Defendants have moved to dismiss the complaint under Federal Rules of Civil Procedure 12(b)(2) and 12(b)(6), arguing that the individual Plaintiffs’ requests for injunctive and declaratory relief are moot, the Eleventh Amendment bars Luce and Stacho’s request for money damages, and the organizational Plaintiffs lack Article III standing. [11]. II. Legal Standard A motion to dismiss tests the sufficiency of a claim, not the merits of the case. Gunn v. Cont’l Cas. Co., 968 F.3d 802, 806 (7th Cir. 2020).

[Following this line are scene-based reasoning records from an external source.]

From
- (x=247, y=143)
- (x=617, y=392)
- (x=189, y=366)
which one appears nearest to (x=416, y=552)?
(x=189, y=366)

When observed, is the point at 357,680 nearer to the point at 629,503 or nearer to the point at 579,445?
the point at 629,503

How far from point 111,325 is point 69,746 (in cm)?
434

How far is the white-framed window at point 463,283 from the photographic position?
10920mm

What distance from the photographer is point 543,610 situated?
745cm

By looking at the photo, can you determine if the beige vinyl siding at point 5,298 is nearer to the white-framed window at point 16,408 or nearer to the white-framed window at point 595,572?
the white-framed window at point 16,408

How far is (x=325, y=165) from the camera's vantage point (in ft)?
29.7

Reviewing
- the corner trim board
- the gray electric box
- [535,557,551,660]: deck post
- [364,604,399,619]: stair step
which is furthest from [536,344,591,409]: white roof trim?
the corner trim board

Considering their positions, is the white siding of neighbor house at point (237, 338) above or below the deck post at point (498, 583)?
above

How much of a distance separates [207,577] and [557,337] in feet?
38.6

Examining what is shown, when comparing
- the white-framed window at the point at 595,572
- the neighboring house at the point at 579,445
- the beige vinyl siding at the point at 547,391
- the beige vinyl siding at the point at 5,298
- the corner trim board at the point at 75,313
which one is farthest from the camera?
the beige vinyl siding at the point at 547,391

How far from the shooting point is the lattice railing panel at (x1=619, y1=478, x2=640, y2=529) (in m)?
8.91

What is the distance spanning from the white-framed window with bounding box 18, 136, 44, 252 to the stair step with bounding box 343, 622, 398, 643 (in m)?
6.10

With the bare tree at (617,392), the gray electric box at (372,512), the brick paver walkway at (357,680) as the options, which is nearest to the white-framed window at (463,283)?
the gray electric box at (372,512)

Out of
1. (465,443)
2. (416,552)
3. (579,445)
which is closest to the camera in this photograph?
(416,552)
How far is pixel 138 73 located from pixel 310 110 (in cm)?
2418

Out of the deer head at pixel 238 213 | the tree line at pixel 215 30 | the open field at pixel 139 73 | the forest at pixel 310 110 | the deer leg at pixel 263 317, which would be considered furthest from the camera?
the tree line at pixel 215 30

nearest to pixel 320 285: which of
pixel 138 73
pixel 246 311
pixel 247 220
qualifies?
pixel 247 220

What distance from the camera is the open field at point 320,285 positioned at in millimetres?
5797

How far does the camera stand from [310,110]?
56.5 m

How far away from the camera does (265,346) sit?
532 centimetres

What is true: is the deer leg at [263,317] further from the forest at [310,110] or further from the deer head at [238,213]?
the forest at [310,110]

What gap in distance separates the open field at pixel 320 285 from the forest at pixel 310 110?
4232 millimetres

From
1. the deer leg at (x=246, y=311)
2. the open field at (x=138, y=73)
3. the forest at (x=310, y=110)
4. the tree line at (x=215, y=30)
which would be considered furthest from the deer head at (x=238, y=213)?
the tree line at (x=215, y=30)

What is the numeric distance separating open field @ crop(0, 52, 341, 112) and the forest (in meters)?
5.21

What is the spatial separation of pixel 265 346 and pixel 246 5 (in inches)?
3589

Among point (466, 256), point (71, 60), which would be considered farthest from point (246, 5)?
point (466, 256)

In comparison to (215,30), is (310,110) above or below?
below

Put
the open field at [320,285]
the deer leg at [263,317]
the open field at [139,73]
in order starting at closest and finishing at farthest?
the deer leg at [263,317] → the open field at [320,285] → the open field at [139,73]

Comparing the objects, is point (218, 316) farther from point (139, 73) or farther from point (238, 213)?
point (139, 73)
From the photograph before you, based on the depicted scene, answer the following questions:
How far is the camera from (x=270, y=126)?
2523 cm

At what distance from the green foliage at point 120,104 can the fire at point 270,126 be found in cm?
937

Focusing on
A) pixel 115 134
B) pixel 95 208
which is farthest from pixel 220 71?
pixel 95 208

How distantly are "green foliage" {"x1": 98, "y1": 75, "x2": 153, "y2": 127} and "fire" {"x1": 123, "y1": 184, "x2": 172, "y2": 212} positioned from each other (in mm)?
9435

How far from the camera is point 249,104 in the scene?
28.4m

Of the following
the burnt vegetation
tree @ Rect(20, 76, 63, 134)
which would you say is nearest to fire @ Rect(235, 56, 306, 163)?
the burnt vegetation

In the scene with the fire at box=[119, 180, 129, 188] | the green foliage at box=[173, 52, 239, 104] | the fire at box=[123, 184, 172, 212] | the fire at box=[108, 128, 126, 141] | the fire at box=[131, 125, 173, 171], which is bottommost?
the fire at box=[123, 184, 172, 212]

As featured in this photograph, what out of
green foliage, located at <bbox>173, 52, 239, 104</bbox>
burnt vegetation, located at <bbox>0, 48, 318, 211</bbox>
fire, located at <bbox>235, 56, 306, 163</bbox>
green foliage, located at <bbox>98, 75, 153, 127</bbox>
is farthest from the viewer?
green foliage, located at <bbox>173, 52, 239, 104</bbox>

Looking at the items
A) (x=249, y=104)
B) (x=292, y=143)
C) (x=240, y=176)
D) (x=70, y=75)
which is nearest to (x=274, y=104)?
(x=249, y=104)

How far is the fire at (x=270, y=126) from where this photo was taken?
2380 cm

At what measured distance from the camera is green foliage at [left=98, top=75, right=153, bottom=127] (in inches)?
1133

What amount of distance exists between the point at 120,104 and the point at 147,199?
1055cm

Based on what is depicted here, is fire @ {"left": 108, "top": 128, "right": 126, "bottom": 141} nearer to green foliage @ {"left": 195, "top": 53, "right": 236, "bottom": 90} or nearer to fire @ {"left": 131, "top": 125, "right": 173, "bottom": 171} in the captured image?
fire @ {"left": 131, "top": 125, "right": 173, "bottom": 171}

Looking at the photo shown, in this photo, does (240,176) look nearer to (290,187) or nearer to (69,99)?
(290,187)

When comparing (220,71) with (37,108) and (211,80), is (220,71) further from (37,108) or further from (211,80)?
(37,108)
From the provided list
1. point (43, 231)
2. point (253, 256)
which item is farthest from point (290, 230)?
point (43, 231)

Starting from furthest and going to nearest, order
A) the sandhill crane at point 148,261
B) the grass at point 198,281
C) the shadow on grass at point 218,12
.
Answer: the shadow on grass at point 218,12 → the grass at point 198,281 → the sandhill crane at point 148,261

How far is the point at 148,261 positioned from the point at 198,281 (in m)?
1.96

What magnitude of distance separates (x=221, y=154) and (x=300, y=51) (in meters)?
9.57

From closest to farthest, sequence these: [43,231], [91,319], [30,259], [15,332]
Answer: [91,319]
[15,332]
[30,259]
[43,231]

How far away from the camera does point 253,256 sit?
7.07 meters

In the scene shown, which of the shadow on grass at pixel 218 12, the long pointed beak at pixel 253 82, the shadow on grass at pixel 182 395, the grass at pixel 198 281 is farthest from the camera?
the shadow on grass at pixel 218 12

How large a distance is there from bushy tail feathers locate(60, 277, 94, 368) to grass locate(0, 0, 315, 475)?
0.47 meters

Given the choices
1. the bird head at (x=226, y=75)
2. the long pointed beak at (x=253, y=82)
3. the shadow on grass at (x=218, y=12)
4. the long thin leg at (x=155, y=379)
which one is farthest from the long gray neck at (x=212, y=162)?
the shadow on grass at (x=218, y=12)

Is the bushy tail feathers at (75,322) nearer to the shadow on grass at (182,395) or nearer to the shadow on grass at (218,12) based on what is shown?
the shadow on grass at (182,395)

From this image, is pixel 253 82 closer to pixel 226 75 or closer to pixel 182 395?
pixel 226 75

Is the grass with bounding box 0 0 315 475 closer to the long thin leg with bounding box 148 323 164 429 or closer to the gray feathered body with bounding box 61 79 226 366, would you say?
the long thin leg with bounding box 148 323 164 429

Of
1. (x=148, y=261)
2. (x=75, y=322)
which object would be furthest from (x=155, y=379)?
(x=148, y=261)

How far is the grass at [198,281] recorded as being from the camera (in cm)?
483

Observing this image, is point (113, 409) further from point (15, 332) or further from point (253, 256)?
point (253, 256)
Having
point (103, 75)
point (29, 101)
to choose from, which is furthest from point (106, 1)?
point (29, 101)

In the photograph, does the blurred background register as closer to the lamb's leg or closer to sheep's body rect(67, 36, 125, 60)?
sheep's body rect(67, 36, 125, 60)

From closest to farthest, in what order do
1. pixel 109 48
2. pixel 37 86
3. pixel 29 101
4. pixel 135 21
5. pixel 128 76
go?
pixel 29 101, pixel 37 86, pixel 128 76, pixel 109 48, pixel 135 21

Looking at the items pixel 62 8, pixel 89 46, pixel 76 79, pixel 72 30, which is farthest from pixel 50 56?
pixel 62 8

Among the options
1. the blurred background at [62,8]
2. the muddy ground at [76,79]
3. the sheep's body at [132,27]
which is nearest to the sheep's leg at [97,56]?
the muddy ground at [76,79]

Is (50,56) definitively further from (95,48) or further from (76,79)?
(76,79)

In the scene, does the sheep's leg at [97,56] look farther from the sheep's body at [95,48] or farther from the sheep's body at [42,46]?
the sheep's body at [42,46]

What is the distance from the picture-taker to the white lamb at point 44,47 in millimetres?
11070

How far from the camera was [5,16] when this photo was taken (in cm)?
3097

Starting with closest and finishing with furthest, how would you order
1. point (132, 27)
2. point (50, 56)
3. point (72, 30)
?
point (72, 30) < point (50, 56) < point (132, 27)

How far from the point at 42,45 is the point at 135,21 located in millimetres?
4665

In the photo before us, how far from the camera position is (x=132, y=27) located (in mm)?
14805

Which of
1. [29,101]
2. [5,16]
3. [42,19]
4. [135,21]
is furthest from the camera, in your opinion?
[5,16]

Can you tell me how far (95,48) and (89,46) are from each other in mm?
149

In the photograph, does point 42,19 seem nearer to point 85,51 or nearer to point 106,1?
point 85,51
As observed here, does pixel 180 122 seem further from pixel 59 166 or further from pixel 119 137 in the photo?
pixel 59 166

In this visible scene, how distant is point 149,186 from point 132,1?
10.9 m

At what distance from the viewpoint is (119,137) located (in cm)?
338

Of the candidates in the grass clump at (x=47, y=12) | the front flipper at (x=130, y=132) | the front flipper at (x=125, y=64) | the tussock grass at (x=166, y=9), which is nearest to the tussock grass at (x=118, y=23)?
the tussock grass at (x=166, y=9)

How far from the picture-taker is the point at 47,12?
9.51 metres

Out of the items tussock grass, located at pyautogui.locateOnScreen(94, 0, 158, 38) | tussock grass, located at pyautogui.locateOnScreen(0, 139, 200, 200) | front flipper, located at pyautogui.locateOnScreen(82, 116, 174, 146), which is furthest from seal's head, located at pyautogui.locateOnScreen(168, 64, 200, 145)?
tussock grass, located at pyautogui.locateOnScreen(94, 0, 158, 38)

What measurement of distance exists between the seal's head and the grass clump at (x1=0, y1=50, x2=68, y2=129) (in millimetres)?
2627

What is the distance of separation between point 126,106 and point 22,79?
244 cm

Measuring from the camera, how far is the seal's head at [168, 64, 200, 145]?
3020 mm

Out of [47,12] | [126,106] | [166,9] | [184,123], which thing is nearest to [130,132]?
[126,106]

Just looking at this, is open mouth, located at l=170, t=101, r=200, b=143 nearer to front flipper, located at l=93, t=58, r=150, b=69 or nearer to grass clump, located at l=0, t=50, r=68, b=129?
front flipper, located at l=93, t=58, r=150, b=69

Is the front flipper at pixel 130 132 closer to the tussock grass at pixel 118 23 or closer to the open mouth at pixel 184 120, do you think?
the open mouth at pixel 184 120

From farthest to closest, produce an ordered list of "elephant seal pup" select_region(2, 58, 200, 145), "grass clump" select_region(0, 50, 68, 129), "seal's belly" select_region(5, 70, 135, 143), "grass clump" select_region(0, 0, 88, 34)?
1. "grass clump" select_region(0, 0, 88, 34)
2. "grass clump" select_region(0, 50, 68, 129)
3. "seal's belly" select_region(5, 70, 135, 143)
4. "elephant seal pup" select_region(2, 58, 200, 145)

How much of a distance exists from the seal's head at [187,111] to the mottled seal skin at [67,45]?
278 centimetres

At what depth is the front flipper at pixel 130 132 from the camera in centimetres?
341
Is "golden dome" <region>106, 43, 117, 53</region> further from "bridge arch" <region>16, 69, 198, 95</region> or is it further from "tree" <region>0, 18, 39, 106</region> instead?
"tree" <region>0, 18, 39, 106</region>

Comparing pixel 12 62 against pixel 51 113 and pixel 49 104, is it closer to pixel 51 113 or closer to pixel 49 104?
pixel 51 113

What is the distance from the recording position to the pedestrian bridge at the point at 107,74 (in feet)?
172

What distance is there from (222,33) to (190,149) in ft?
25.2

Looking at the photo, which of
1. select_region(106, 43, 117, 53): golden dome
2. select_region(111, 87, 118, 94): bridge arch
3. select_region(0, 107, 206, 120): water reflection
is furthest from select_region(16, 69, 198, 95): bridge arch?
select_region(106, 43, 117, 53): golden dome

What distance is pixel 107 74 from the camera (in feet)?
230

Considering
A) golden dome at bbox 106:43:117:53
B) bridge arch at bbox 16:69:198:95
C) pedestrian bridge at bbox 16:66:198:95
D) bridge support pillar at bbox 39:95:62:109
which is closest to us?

To survive a motion to dismiss under Rule 12(b)(6), the claim “must provide enough factual information to state a claim to relief that is plausible on its face and raise a right to relief above the speculative level.” Haywood v. Massage Envy Franchising, LLC, 887 F.3d 329, 333 (7th Cir. 2018) (quoting Camasta v. Jos. A. Bank Clothiers, Inc., 761 F.3d 732, 736 (7th Cir. 2014)); see also Fed. R. Civ. P. 8(a)(2) (requiring a complaint to contain a “short and plain statement of the claim showing

that the pleader is entitled to relief”). A court deciding a Rule 12(b)(6) motion accepts the well-pleaded factual allegations as true and draws all permissible inferences in the pleading party’s favor. Degroot v. Client Servs., Inc., 977 F.3d 656, 659 (7th Cir. 2020).